チャプター6:それぞれの準備
技術的な問題はゼロに任せるとして、僕たちは他の準備も進めなければならない。
リコは、最初の放送で何を話すか、アイデアをどんどん出してきた。
「まずはさ、インパクト重視でいこうよ!『校長先生のカツラ疑惑、徹底検証!』とか!」
「いや、それはさすがにマズいだろ…」僕は苦笑いする。
「じゃあ、『給食の揚げパン、週5で出す方法!』とか?」
「それも無理だろ…」
リコのアイデアは面白いけど、ちょっと過激すぎたり、現実味がなかったりするものが多い。
「リコ、気持ちは分かるけど、最初はもっと身近なネタで、みんなが『あー、それ分かる!』って思うようなことから始めた方がいいんじゃないか?」
「えー、つまんないのー」リコは口をとがらせる。
カノンが助け舟を出してくれた。
「たとえば、中学生の間でひそかに流行ってるゲームとか、好きな音楽のランキングとかは?あとは、学校のちょっとした『あるある』とか…」
「あ、それいいね!」リコも乗り気になった。「じゃあ、アンケート取ってみようかな!こっそりね!」
リコは早速、スマホを取り出して何かを打ち込み始めた。彼女の情報収集能力、通称『アンテナ』は、こういう時に本当に頼りになる。
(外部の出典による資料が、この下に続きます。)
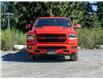 2020 RAM 1500 Rebel (Stk: P2908) in Courtenay - Image 3 of 23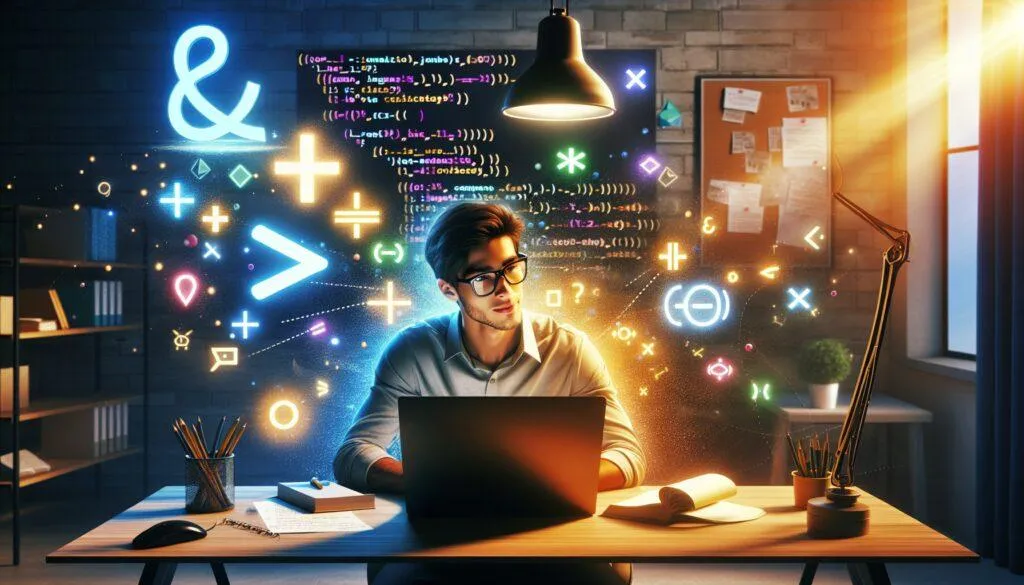 Operadores en Java: tipos y ejemplos esenciales informatica, tecnologia, componentes y hardware operadores en java tipos y ejemplos esenciales informatica y tecnologia web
カノンは、僕たちが作った簡単な放送原稿を、何度も声に出して読んで練習していた。
最初は少し照れくさそうだったけど、だんだん真剣な表情になっていく。
「…どうかな?こんな感じでいい?」
カノンが読み終わって、少し不安そうに僕たちを見る。
「うん、すごくいいよ!やっぱりカノンの声は聞きやすいな」僕が言うと、カノンはホッとしたように笑った。
でも、すぐに表情が曇る。
「…でも、この声、誰かに気づかれたりしないかな」
それは、僕たち全員が抱えている不安だった。特に、カノンのお父さんは町の有力者だ。もしバレたら、一番大変なことになるのは彼女かもしれない。
「…ボイスチェンジャー、使うか?」ゼロが提案した。
「声を変える機械のことだ。これを使えば、カノンの声だってバレにくくなる」
「え、そんなのあるの?」カノンが驚く。
「ああ。簡単なものなら、フリーソフトでもある。少し音質は悪くなるかもしれないが」
「やってみる…!」カノンはうなずいた。「バレるよりはずっといい」
僕は、みんなの様子を見ながら、計画のリーダーとして、気を引き締めなければと思った。
面白いこと、やりたいことをやるのは大事だ。でも、絶対にしくじれない。仲間を危険な目にあわせるわけにはいかない。
慎重に、でも大胆に。それが、僕たち『スピーカーズ』のやり方だ。